Lobster — Compile-Time Reference Counting

§1 Provenance

Lobster language. Wouter van Oortmerssen (the same author as Amiga-E, CryEngine’s FlatBuffers, and several earlier ownership-RC experiments).
Talk: “Compile-time reference counting & Lifetime analysis in Lobster,” r/ProgrammingLanguages Meetup, Nov 22 2020, https://www.youtube.com/watch?v=WUkYIdv9B8c.
Reference manual: https://aardappel.github.io/lobster/language_reference.html.
Project site: https://strlen.com/lobster/.
Prior art the author cites: his own “ownership reference counting” (June 2004) and the academic Reference Escape Analysis paper (Park & Goldberg, SIGPLAN Notices 26-9, 1991, https://dl.acm.org/doi/10.1145/115866.115883).

§2 Mechanism

Lobster’s compiler does flow-sensitive lifetime analysis on the AST. Every refcounted value has a known “owner” at every program point. The compiler then:

Elides inc on move. When ownership transfers (assignment, function-arg pass) without aliasing, no refcount op is emitted. This is the “moved-from doesn’t need destruct” property.
Elides dec on consumed values. A value passed into a sink (e.g. the receiver of a method that drops it) is not separately dec’d.
Elides everything for non-escaping function values. Lobster’s closures are non-capturing — they are bare code pointers; free variables must still be in scope at the call site. This makes them zero-cost and removes a whole class of allocations.
Inserts dec at the lexical scope exit for local owners that haven’t been moved out.
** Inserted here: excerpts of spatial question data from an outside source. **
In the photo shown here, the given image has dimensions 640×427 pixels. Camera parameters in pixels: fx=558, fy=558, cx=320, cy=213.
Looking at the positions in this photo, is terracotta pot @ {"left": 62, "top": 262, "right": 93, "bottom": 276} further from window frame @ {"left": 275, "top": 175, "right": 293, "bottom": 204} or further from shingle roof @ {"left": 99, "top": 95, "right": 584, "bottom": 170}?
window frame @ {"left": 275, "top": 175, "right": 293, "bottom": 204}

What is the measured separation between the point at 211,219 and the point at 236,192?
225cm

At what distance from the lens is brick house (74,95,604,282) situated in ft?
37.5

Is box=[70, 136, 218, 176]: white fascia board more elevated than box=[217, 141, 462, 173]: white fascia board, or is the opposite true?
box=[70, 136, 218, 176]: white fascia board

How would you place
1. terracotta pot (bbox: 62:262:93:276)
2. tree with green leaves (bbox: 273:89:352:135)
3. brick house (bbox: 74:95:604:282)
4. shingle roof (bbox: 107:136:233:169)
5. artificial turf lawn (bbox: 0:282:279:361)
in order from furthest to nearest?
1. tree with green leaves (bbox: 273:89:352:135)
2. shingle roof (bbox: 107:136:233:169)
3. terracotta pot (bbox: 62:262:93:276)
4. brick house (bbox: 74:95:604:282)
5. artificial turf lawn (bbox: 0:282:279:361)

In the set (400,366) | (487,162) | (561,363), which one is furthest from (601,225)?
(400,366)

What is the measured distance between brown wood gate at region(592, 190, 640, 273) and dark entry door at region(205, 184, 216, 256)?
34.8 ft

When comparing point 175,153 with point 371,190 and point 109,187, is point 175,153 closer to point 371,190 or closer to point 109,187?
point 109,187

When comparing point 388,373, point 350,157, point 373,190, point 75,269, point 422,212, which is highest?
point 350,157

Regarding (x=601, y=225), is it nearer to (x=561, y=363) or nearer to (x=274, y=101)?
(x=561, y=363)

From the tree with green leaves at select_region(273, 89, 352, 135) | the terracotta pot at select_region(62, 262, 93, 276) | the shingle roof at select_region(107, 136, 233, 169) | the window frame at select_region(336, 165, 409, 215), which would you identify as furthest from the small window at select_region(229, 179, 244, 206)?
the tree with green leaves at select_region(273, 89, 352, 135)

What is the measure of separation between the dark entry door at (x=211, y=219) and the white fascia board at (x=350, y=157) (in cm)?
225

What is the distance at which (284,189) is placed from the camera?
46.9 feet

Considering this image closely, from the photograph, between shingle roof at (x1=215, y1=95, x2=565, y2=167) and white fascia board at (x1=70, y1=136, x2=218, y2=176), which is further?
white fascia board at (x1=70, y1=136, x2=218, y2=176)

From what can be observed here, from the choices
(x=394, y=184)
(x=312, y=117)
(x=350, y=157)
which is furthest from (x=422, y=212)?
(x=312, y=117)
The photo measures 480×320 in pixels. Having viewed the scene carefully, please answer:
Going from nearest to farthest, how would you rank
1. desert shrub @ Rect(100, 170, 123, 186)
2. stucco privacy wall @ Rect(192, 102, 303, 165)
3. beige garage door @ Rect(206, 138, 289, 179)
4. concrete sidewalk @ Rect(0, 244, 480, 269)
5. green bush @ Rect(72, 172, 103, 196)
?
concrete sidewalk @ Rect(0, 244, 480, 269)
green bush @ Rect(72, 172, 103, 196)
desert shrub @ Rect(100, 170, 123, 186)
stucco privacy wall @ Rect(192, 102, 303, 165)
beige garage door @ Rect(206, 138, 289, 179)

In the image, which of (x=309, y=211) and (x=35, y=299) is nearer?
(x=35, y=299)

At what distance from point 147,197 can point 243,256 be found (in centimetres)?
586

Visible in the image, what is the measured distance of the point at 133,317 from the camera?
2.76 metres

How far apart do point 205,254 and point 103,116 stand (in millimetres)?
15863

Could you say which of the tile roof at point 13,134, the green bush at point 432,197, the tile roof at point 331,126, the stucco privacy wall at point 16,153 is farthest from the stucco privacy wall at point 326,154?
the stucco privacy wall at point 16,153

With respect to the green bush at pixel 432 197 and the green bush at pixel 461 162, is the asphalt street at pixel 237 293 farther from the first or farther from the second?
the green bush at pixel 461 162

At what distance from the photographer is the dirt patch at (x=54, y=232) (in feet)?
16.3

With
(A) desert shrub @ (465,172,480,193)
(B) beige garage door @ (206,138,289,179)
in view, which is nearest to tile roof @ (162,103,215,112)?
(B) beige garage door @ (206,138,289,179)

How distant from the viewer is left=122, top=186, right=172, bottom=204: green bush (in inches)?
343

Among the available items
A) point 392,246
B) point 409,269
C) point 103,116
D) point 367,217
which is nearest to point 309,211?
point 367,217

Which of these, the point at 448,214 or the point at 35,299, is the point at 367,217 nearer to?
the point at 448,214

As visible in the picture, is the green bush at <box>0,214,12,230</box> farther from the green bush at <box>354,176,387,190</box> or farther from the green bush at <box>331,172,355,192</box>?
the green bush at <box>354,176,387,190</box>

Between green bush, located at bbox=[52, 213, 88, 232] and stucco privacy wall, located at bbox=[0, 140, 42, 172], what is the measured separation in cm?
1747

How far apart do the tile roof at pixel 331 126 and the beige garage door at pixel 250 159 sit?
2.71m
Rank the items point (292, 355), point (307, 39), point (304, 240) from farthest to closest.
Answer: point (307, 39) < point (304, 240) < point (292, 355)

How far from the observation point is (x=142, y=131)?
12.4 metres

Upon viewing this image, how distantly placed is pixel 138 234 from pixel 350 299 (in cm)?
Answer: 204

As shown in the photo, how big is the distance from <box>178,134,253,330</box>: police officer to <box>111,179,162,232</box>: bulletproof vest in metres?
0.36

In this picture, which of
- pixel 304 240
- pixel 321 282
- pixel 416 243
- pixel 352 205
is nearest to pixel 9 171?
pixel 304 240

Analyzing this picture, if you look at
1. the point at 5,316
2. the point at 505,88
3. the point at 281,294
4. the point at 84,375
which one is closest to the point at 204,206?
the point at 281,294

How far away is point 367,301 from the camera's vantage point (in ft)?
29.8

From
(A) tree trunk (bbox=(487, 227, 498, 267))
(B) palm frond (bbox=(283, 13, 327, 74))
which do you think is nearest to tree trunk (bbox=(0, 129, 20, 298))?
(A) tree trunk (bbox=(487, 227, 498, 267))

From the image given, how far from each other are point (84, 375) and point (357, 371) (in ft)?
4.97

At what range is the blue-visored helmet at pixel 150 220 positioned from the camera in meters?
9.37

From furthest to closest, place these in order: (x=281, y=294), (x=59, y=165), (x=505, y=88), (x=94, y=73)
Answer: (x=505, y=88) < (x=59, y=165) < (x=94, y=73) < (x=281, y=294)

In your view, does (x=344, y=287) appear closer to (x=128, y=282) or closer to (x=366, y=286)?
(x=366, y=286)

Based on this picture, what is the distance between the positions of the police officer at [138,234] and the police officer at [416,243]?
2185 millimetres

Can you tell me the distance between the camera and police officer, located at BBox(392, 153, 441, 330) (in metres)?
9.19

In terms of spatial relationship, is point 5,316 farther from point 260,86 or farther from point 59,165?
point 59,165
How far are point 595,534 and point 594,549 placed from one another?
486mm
Cycle detection runs once at program exit, doing a single mark-sweep over what’s left. Cycles never break correctness; they merely accumulate until shutdown. The author argues this is fine for game-style programs (Lobster’s target domain).
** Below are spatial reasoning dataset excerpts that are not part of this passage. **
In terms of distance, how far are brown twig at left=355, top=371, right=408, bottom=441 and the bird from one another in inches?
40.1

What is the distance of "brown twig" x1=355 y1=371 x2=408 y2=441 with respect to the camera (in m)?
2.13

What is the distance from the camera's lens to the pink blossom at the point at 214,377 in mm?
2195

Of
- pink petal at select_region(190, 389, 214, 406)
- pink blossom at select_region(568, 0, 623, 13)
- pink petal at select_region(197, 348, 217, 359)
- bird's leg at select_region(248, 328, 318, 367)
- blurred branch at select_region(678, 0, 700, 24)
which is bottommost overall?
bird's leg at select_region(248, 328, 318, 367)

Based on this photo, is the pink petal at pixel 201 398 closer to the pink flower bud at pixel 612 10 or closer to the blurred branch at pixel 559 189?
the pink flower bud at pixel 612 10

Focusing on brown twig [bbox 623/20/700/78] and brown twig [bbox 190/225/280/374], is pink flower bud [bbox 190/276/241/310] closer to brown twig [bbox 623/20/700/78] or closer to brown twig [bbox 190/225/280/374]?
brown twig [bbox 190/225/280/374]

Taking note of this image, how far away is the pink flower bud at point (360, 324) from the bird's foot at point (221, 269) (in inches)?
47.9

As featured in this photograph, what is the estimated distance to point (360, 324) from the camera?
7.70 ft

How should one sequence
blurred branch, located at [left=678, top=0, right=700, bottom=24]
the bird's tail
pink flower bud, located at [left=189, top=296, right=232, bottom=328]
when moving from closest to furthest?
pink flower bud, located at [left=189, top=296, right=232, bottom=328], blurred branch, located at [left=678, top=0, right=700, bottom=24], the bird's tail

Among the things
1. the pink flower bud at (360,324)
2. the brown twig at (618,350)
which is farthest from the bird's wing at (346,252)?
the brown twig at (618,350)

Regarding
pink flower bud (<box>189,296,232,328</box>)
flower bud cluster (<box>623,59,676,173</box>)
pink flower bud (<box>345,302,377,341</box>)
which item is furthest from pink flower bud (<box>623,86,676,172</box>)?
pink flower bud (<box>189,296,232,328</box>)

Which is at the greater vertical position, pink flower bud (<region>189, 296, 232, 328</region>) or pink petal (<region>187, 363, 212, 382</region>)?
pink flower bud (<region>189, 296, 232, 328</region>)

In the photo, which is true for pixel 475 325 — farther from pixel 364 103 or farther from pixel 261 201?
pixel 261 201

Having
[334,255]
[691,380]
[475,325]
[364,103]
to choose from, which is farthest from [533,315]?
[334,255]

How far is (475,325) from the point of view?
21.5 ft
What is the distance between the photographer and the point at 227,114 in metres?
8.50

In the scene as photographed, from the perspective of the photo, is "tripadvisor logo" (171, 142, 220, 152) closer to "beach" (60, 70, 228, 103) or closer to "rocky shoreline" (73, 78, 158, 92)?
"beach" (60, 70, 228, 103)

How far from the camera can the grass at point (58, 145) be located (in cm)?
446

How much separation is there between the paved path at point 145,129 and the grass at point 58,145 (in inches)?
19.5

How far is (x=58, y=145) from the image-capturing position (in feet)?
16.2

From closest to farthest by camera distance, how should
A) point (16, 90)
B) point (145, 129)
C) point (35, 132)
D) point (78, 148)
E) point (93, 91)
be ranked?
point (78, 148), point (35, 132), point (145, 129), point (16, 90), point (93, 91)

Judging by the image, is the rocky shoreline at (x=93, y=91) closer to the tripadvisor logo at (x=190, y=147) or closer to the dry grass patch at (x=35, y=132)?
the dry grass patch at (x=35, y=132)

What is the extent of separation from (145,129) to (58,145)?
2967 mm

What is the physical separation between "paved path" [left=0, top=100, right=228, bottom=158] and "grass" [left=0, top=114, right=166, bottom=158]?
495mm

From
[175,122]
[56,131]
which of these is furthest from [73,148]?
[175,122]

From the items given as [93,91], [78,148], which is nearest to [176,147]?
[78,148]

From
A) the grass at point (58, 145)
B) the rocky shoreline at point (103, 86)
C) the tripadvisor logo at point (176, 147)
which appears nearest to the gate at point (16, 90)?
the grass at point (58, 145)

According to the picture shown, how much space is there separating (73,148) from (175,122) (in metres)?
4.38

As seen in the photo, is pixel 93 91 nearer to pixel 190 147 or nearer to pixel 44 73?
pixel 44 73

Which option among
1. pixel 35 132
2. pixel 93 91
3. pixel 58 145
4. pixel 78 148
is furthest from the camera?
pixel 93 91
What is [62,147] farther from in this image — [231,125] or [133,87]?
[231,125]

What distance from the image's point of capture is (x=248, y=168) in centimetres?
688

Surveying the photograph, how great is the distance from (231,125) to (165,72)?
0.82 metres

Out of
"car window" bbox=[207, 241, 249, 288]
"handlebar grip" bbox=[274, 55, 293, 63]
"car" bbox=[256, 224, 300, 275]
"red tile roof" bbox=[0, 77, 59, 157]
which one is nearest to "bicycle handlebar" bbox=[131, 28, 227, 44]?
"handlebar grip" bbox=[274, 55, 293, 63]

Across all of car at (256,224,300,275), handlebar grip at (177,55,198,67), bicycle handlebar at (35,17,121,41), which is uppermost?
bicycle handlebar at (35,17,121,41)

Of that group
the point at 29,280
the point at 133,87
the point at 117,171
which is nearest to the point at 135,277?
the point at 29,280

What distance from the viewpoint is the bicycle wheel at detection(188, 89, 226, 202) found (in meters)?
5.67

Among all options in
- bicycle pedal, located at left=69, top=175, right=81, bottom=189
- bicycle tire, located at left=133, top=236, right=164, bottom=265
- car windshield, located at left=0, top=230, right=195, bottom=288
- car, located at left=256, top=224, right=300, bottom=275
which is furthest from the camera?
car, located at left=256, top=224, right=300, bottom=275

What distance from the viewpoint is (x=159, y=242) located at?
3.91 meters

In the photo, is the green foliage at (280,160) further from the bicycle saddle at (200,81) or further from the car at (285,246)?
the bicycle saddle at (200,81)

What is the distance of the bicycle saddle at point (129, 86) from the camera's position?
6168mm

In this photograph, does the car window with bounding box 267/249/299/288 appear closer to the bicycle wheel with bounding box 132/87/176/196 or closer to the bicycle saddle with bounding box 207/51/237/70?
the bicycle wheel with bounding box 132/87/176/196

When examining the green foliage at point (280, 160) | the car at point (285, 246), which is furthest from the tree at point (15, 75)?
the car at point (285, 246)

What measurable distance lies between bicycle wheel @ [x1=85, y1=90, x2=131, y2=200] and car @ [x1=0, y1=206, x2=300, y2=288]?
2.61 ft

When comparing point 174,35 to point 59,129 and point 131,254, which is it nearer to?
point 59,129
The author claims ~95% of refcount operations are removed by the analysis. The remaining 5% (the ones that can’t be statically resolved — usually heterogeneous container elements) run at runtime as ordinary RC.

§3 Memory-safety property

Spatial + temporal safety from RC + bounds checks. No UAF because RC drops happen at known lexical points. No double-free because moves are tracked.
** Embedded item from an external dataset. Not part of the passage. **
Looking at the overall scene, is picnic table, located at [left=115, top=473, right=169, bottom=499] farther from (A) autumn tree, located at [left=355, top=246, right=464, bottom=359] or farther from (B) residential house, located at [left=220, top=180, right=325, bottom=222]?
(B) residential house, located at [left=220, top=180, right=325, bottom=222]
The compile-time analysis doesn’t add safety on top of what RC provides — it just removes the runtime cost. Cycles are not collected during execution, so genuinely leaking programs leak until exit; this is a memory-pressure issue, not a safety one.

§4 Production status (May 2026)

Lobster is single-author, MIT-licensed, actively maintained on GitHub (aardappel/lobster). It has a real user base in game-jam and educational contexts but no industrial deployments visible from public sources. It is most useful as an existence proof: a single person can build a language whose memory management is fast, predictable, and correctness-checked at compile time without going full Rust.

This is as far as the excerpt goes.